Numbered SGML entities in header addresses

Derek Martin invalid at
Fri Apr 12 00:12:57 UTC 2019

On Sun, Apr 07, 2019 at 11:13:53PM +0200, felixs wrote:
> On Fri, Apr 05, 2019 at 11:24:26AM -0700, Ian Zimmerman wrote:
> > I think this is the first time I got hit by the next stage of
> > browserisation: on a mailing list, a From: line that looks like
> > 
> > From: "Foo Bariì" <foo-baric at>
> > where the entity refers to the character U0107 in Unicode code point

FWIW, the quoted entity is the latin-1 character 'ì', not the
character 'ć'.  The latter would be &#263, not
236...  Seems the last two digits were transposed somehow.

> And if you add
> set charset="utf-8"

You should simply never set charset.  Ever.  If you need to, it's
either because your system is misconfigured (so fix that instead), or
your multi-lingual text input configuration is sufficiently
complicated that you already know plenty enough about it to ignore
what I just said.  =8^)  Setting charset is vastly more likely to
cause problems, because setting it almost guarantees that you don't
know what you're doing, and you're Doing It Wrong™.

[I've long been tempted to lobby for the removal of this variable
since it causes more confusion than it solves, and recommendations
I've seen on this list over the years to set it have been universally
wrong (or at least completely ineffectual), no exceptions.]  

But clearly it won't help at all in this case.  The problematic string
isn't a binary representation of a unicode character.

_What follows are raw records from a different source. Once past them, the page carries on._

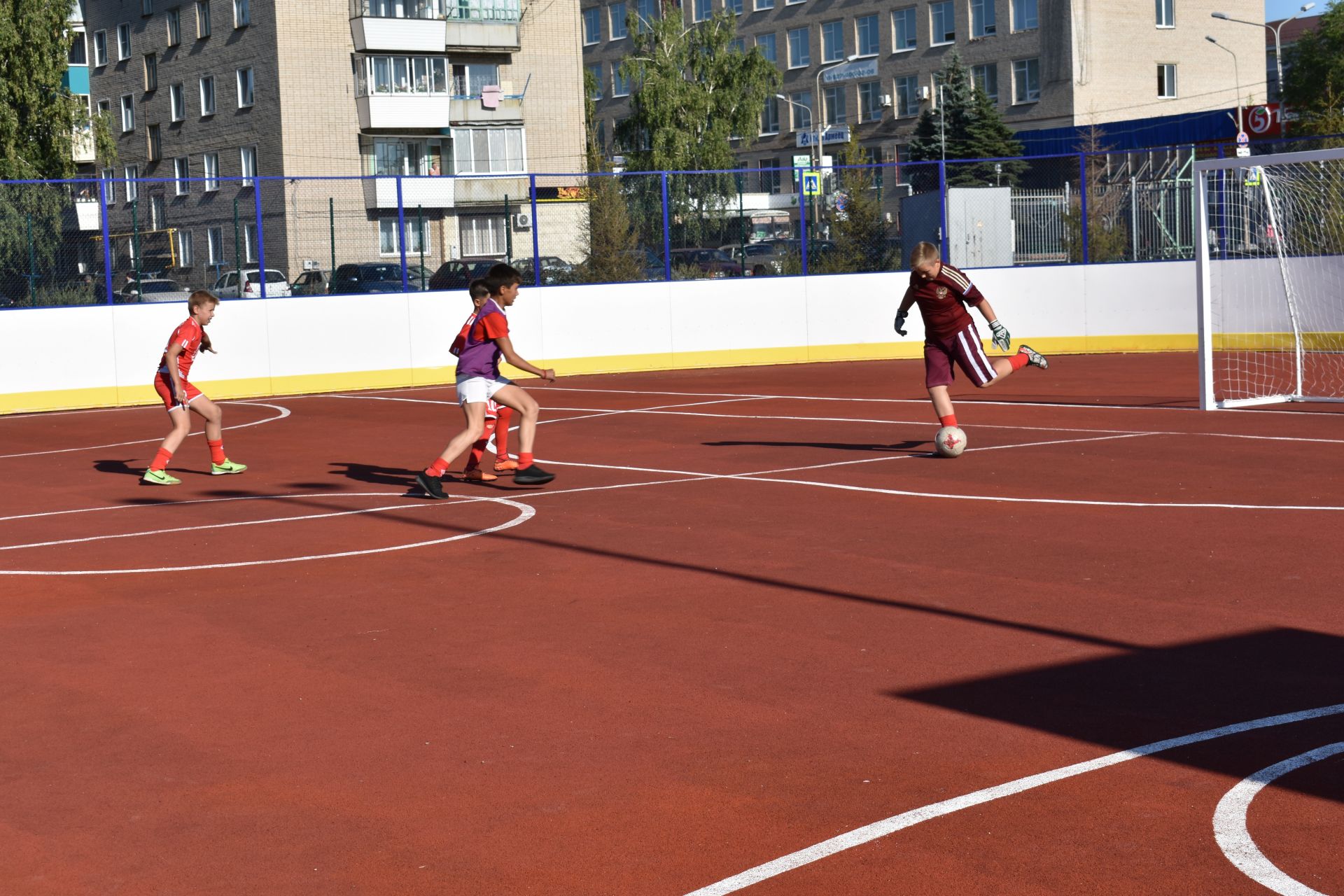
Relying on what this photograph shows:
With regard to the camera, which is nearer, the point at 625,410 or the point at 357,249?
the point at 625,410

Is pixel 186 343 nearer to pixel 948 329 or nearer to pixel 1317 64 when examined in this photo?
pixel 948 329

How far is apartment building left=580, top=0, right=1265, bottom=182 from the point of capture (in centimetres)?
7488

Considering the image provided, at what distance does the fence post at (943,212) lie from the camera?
28.6m

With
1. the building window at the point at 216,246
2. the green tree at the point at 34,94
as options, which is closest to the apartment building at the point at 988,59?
the green tree at the point at 34,94

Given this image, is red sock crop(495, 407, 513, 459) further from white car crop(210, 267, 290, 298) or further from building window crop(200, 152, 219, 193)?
building window crop(200, 152, 219, 193)

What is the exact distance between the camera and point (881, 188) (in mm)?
29188

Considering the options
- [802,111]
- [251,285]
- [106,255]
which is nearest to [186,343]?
[106,255]

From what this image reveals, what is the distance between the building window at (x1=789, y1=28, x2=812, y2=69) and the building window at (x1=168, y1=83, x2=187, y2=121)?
3626cm

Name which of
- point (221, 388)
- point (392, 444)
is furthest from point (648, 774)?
point (221, 388)

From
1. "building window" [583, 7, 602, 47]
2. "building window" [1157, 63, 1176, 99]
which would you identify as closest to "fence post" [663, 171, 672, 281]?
"building window" [1157, 63, 1176, 99]

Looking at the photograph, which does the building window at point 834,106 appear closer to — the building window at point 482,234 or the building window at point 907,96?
the building window at point 907,96

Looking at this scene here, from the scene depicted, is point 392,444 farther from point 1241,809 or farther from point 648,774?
point 1241,809

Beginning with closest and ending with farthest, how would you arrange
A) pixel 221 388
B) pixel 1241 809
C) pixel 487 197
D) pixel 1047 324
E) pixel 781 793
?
pixel 1241 809
pixel 781 793
pixel 221 388
pixel 1047 324
pixel 487 197

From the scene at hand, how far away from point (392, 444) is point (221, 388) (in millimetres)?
8429
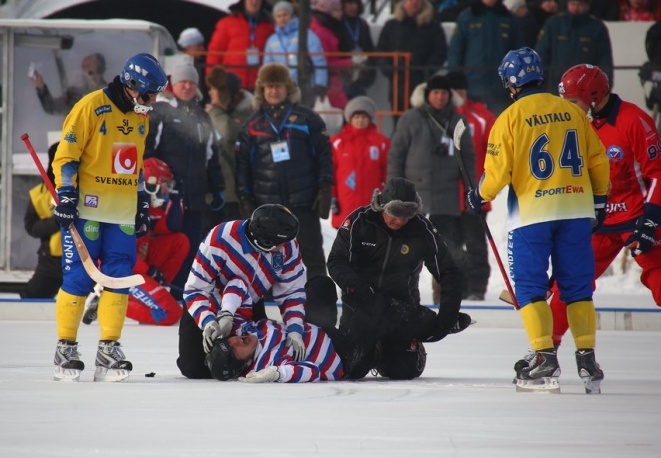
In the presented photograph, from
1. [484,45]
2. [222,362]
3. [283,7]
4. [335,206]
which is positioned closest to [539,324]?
[222,362]

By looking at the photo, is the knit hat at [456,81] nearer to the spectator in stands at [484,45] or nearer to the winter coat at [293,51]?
the spectator in stands at [484,45]

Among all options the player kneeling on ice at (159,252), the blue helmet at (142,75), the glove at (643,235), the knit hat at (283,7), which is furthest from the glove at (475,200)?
the knit hat at (283,7)

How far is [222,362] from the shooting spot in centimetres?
694


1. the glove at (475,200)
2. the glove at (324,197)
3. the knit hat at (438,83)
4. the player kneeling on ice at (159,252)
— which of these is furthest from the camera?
the knit hat at (438,83)

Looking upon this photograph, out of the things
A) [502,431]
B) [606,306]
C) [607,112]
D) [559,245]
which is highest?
[607,112]

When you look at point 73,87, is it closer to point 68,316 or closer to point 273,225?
point 68,316

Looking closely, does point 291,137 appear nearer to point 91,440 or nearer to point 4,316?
point 4,316

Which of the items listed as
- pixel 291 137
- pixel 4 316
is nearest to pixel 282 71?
pixel 291 137

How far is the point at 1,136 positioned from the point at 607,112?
6.65 meters

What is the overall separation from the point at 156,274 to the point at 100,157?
149 inches

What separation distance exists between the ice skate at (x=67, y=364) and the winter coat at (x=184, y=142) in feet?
13.6

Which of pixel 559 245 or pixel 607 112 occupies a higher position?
pixel 607 112

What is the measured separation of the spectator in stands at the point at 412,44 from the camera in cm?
1445

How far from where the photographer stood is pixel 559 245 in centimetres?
670
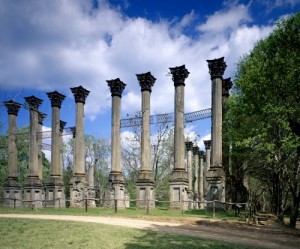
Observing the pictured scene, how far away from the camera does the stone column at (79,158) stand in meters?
28.3

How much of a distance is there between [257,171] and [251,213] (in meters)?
6.77

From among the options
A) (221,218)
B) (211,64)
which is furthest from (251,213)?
(211,64)

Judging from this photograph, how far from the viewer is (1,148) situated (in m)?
48.6

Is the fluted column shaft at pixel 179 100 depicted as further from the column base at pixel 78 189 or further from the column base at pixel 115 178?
the column base at pixel 78 189

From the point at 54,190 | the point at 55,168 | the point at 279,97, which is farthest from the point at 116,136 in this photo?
the point at 279,97

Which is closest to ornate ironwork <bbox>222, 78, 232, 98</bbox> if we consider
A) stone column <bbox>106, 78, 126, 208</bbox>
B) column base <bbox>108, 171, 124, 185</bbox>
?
stone column <bbox>106, 78, 126, 208</bbox>

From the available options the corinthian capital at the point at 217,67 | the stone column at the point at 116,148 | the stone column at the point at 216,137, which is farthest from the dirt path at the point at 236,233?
the corinthian capital at the point at 217,67

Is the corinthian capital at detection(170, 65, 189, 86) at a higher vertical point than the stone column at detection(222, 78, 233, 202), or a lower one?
higher

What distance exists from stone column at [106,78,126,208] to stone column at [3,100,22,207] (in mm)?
10784

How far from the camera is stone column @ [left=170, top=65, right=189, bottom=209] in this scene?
2395 cm

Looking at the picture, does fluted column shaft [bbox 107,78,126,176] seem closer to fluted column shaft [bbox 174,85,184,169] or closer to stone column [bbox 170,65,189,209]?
stone column [bbox 170,65,189,209]

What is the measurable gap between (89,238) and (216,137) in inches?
561

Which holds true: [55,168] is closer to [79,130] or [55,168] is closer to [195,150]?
[79,130]

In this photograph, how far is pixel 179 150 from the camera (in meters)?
24.8
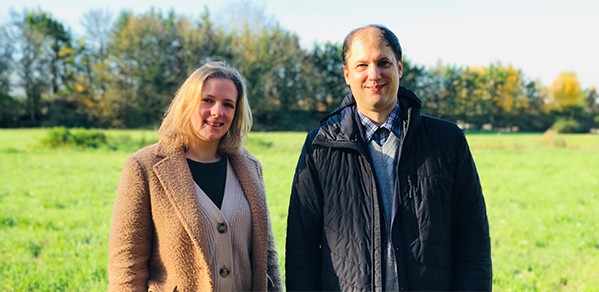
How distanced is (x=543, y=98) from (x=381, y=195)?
67.7 m

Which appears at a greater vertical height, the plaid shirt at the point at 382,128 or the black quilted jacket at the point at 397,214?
the plaid shirt at the point at 382,128

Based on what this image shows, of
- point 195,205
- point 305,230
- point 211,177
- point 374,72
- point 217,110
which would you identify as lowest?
point 305,230

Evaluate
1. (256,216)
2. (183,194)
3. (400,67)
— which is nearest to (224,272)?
(256,216)

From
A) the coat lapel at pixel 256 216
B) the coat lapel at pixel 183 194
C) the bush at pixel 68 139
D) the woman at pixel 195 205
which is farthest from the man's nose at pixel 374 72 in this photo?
the bush at pixel 68 139

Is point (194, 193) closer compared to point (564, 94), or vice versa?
point (194, 193)

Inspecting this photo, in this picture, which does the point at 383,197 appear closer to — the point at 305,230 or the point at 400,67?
the point at 305,230

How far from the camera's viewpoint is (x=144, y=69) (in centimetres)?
4100

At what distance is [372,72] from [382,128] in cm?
28

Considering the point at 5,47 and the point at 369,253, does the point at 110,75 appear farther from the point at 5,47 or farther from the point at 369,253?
the point at 369,253

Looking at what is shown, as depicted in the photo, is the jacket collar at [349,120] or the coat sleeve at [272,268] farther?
the coat sleeve at [272,268]

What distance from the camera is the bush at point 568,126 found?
57.1m

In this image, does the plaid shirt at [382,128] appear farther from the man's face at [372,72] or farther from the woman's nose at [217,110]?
the woman's nose at [217,110]

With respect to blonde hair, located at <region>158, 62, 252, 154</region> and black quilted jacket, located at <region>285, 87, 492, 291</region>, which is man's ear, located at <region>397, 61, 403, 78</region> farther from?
blonde hair, located at <region>158, 62, 252, 154</region>

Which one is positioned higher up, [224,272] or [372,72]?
[372,72]
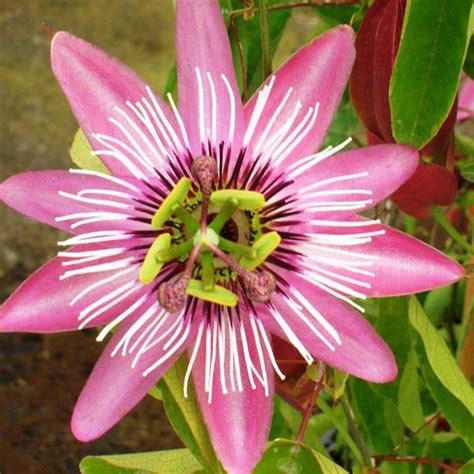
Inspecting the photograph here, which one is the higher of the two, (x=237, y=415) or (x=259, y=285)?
(x=259, y=285)

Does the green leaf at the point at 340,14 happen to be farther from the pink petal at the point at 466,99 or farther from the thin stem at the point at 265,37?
the pink petal at the point at 466,99

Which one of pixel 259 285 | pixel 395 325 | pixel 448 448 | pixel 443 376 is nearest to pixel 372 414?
pixel 448 448

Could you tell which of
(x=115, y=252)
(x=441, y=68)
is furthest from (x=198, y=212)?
(x=441, y=68)

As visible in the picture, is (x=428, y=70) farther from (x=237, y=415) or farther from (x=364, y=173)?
(x=237, y=415)

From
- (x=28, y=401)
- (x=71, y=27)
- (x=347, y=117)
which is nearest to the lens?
(x=347, y=117)

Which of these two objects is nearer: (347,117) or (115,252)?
(115,252)

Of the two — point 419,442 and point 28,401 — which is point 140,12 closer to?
point 28,401

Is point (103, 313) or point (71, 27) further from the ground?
point (103, 313)
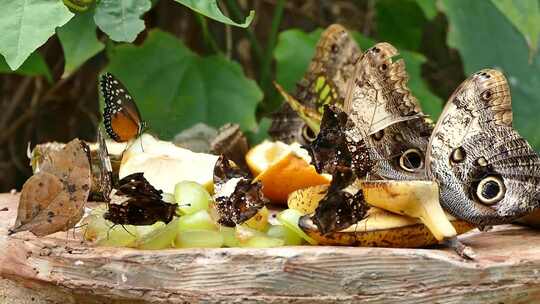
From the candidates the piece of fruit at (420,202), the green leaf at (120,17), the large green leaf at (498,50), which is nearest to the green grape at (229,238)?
the piece of fruit at (420,202)

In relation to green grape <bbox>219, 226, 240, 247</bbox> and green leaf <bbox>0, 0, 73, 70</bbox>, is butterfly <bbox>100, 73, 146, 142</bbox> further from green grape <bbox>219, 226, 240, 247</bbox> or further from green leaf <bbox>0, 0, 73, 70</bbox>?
green grape <bbox>219, 226, 240, 247</bbox>

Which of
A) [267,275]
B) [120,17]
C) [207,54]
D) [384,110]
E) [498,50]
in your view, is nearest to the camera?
[267,275]

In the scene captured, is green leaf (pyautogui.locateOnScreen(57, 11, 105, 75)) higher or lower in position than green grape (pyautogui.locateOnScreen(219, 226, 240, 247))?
lower

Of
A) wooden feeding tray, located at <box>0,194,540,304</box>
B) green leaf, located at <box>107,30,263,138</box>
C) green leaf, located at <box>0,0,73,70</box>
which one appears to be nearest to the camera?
wooden feeding tray, located at <box>0,194,540,304</box>

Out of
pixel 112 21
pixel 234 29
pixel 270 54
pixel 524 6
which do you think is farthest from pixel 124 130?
pixel 234 29

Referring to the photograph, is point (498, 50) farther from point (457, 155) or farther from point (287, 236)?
point (287, 236)

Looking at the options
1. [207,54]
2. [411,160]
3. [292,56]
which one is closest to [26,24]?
[411,160]

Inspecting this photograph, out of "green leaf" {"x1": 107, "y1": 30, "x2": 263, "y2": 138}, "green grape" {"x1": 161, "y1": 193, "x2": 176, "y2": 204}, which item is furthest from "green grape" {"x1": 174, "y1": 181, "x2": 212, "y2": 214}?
"green leaf" {"x1": 107, "y1": 30, "x2": 263, "y2": 138}
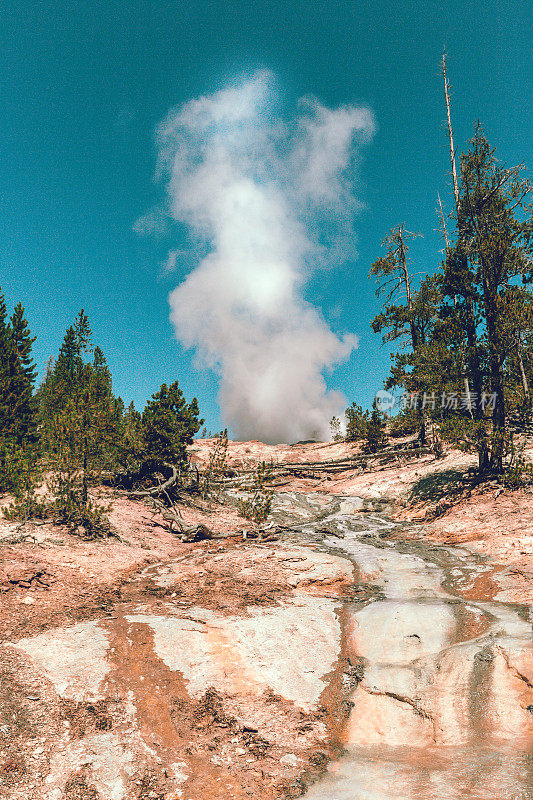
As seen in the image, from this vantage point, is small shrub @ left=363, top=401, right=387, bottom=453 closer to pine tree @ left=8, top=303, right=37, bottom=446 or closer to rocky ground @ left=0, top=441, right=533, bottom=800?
rocky ground @ left=0, top=441, right=533, bottom=800

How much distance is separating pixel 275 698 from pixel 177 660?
1.37m

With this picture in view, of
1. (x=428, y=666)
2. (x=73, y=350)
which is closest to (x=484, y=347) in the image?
(x=428, y=666)

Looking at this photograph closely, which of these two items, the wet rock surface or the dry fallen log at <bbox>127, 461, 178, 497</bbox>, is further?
the dry fallen log at <bbox>127, 461, 178, 497</bbox>

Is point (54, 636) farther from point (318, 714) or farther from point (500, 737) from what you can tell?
point (500, 737)

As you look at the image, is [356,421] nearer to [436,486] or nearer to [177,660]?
[436,486]

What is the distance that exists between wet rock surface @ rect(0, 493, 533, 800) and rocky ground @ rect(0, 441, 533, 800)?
20 millimetres

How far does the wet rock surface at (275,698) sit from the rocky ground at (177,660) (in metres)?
0.02

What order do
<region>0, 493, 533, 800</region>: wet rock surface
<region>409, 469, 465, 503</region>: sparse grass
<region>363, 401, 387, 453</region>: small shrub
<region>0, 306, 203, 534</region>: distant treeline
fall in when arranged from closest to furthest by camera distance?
<region>0, 493, 533, 800</region>: wet rock surface, <region>0, 306, 203, 534</region>: distant treeline, <region>409, 469, 465, 503</region>: sparse grass, <region>363, 401, 387, 453</region>: small shrub

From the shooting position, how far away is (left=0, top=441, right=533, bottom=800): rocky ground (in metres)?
3.47

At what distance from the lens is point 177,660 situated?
→ 5.12 metres

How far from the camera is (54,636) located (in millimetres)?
5469

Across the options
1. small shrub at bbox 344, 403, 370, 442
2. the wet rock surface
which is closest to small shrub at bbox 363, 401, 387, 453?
small shrub at bbox 344, 403, 370, 442

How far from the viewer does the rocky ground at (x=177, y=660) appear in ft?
11.4

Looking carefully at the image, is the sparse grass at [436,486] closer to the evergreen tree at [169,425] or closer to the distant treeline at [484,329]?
the distant treeline at [484,329]
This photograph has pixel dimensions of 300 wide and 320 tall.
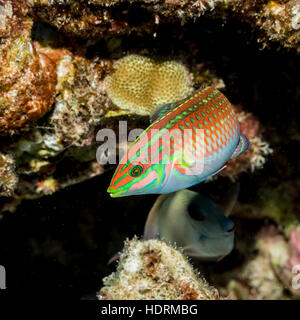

It's an HTML
entity, and HTML entities in recipient headers is not supported by any
of the RFCs, AFAIK (although new ones are added all the time, so it's
hard to be sure)...  So the fact that it's there is because some
misguided web-based e-mail software thinks ignoring e-mail RFCs is
cool (or more likely, just does not understand i18n).

At any rate, nothing will fix this short of Mutt providing explicit
support for it, which IMO it should not do, or writing a script that
can convert it, to be used as a display filter.  This is bound to be
more trouble than it's worth...  I'm guessing the least obnoxious
approach would be to find a script that converts plain text into
minimally formatted HTML, and then view the resulting thing in w3m or
some such. But such a thing would likely escape the HTML entities it
found in the text, in some fashion,  since it's assuming that it's
plain text...  Alternatively you'd have to parse the whole file
looking for HTML entities, and then convert them to the appropriate
character for the locale you're using.  Blech.

This may be one of the rarer cases where it's actually easier to
contact the sender and get them to do something more reasonable (and
standards-compliant) instead of working around their brokenness.